* _演習課題_
膵膿瘍の症例解説を、示されている最後の文の次から書き継いでください。

* _抽出テキスト_
上腹部痛(Epigastric Pain)シリーズ12 EXPERT COURSE 解答 【症例 EE 60】

膵膿瘍(感染性仮性嚢胞)胃内破裂.Rupture of pancreatic abscess (infected pseudocyst) into stomach.





図6と図7で膵尾部に石灰化を(↑),図6〜図8で膵管の拡張を認め(白矢印)慢性膵炎である.AとBの2つの嚢胞は仮性嚢胞と思われるが,Aは造影効果のやや強い壁肥厚を示し,図3〜図5で周囲脂肪組織の濃度上昇を伴い(▲)感染(膵膿瘍)を示唆する.

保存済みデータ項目
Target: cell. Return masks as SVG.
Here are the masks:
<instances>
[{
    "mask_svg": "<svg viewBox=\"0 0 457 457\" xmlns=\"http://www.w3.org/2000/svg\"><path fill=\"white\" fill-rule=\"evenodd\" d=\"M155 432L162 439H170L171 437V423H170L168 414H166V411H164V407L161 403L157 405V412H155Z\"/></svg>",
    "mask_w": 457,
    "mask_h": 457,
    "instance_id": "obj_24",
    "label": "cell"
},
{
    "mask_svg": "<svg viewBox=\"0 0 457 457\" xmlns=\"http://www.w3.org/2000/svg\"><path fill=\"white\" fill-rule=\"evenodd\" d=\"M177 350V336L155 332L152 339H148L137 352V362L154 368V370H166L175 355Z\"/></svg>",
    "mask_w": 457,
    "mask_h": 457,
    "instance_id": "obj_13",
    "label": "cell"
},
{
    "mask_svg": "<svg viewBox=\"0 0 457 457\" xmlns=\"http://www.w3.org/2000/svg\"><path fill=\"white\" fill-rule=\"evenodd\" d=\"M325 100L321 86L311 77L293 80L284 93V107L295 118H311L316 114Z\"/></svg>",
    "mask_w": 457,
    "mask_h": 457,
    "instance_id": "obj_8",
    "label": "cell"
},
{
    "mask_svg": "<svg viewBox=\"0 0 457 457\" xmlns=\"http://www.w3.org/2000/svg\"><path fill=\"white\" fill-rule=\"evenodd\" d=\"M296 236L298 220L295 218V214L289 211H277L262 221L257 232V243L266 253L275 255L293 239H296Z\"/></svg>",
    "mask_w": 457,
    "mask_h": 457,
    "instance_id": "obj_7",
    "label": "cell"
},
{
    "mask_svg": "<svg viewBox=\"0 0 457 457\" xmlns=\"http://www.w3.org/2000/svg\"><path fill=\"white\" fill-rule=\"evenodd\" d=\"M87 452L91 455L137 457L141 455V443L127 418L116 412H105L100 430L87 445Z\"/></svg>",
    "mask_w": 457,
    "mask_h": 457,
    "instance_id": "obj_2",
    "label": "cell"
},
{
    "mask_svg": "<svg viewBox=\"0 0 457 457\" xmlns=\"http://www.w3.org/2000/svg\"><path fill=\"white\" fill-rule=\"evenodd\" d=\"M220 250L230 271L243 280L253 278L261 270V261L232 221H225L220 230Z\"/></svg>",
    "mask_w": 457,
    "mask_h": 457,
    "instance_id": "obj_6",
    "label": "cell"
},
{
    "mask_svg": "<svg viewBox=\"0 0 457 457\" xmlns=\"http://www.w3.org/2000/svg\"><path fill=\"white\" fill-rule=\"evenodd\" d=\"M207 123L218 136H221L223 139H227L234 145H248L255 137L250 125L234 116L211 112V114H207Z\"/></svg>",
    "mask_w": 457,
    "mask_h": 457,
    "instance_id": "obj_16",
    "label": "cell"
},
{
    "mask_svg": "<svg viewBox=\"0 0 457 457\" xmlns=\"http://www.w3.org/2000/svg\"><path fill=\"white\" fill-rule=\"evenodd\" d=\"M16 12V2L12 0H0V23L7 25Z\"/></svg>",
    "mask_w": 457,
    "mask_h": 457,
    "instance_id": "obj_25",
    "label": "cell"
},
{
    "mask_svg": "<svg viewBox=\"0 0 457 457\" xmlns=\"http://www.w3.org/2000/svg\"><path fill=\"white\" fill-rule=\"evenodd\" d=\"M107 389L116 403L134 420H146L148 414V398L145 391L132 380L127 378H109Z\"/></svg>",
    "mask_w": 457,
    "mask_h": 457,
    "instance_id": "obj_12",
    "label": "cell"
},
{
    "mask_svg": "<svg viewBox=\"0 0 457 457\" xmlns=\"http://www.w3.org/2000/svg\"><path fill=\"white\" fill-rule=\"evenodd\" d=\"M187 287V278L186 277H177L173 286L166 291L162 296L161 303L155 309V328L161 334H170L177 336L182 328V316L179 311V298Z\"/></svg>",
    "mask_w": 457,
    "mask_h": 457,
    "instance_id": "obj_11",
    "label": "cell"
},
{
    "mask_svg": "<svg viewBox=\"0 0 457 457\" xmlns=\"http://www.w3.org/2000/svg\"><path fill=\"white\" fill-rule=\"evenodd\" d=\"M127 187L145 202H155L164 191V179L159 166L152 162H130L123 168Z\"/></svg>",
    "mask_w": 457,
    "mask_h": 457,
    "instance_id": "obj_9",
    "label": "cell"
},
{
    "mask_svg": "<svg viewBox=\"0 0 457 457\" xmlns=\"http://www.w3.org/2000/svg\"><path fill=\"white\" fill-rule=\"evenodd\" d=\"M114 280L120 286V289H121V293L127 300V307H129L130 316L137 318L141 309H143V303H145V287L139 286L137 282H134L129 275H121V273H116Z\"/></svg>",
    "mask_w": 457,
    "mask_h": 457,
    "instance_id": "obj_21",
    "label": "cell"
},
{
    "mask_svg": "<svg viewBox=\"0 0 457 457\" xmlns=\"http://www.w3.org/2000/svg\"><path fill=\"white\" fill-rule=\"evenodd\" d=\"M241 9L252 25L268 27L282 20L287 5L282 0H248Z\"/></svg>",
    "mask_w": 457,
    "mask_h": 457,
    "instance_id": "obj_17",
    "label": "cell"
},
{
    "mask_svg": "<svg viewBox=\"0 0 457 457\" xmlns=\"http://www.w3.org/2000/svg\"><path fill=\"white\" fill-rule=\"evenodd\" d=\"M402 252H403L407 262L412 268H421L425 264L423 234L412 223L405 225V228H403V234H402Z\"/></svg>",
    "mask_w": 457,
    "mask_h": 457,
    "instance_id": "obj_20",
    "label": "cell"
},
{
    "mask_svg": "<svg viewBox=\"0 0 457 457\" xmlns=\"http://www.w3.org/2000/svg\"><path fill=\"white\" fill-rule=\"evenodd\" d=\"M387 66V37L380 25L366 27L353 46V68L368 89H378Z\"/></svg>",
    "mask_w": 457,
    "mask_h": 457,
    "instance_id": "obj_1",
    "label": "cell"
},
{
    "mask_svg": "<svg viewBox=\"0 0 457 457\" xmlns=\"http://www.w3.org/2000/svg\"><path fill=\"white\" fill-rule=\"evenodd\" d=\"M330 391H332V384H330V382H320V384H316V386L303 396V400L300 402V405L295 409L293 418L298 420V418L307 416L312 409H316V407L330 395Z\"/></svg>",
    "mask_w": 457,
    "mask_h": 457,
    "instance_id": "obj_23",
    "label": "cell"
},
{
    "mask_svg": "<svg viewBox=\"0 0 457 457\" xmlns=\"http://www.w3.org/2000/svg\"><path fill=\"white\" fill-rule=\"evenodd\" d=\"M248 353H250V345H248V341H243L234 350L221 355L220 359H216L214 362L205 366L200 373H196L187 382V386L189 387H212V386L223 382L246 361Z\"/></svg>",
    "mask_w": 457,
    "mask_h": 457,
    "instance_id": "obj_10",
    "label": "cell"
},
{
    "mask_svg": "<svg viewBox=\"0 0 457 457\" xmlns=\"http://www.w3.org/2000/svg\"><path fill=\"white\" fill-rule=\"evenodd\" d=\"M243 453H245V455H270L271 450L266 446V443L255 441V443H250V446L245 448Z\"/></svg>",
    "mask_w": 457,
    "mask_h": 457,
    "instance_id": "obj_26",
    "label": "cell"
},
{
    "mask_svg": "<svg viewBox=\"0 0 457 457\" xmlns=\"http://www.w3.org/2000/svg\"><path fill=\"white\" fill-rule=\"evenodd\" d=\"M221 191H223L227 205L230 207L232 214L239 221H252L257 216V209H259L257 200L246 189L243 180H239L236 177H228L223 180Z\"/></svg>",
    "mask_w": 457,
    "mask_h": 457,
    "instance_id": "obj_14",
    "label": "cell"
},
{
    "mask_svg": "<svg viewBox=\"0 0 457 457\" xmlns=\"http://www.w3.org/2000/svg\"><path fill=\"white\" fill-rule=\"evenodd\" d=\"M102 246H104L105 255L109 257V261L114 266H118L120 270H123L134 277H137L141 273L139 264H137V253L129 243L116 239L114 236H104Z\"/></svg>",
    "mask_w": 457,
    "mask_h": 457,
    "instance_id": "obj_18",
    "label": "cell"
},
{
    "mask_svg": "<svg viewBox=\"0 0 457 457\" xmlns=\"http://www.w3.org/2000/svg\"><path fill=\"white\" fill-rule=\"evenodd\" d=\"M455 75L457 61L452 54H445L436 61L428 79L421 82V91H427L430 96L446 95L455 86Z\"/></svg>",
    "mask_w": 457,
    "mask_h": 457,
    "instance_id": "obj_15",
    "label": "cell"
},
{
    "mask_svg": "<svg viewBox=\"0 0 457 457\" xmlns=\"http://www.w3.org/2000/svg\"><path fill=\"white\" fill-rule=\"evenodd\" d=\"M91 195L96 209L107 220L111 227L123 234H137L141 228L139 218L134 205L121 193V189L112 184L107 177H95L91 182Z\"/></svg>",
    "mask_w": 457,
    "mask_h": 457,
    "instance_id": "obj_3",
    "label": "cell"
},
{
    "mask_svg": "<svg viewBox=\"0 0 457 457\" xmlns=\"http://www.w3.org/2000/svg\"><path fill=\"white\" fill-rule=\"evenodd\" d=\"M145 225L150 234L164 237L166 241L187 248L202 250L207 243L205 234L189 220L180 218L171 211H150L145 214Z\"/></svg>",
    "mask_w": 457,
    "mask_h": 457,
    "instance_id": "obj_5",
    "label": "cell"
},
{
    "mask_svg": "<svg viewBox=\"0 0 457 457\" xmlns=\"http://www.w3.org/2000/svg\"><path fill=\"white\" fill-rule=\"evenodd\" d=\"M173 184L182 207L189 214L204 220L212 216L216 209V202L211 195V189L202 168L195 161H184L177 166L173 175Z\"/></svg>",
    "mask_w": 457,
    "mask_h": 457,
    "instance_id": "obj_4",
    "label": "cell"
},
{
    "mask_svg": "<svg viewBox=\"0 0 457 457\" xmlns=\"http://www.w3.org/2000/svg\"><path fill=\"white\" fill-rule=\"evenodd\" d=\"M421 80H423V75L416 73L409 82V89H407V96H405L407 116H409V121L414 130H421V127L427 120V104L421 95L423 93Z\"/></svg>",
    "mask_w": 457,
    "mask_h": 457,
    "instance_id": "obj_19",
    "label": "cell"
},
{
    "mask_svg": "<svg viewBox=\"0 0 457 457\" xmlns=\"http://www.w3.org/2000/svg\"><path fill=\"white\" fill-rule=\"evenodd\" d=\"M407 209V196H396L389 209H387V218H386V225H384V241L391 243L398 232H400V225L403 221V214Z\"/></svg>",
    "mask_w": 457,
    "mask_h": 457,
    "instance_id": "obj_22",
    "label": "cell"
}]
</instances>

* _出力結果_
経皮的ドレナージの適応であるが,病状説明やインフォームドコンセントに対する理解力がないためドレナージはむしろ危険と判断し抗生物質投与で経過観察した.2週間後のCTでAとB両嚢胞とも大きさが増大し破裂の危険性があるが,患者は病識に欠け点滴ラインを自己抜去するなどの行動も見られたのでドレナージを施行せず抗生物質投与を継続した.















さらに1週間後(3週目:下段図26〜30)のCTではAとB,2つの嚢胞ともに極端に縮小した.周囲に腹水を認めず,2週目のCTでBは胃を強く圧排しており,嚢胞Bが胃に穿破したものと考える.嚢胞Aも縮小した理由は,嚢胞Bとは膵管で連続していたものと推測する.解熱し,腹痛も消失し4日後に退院した.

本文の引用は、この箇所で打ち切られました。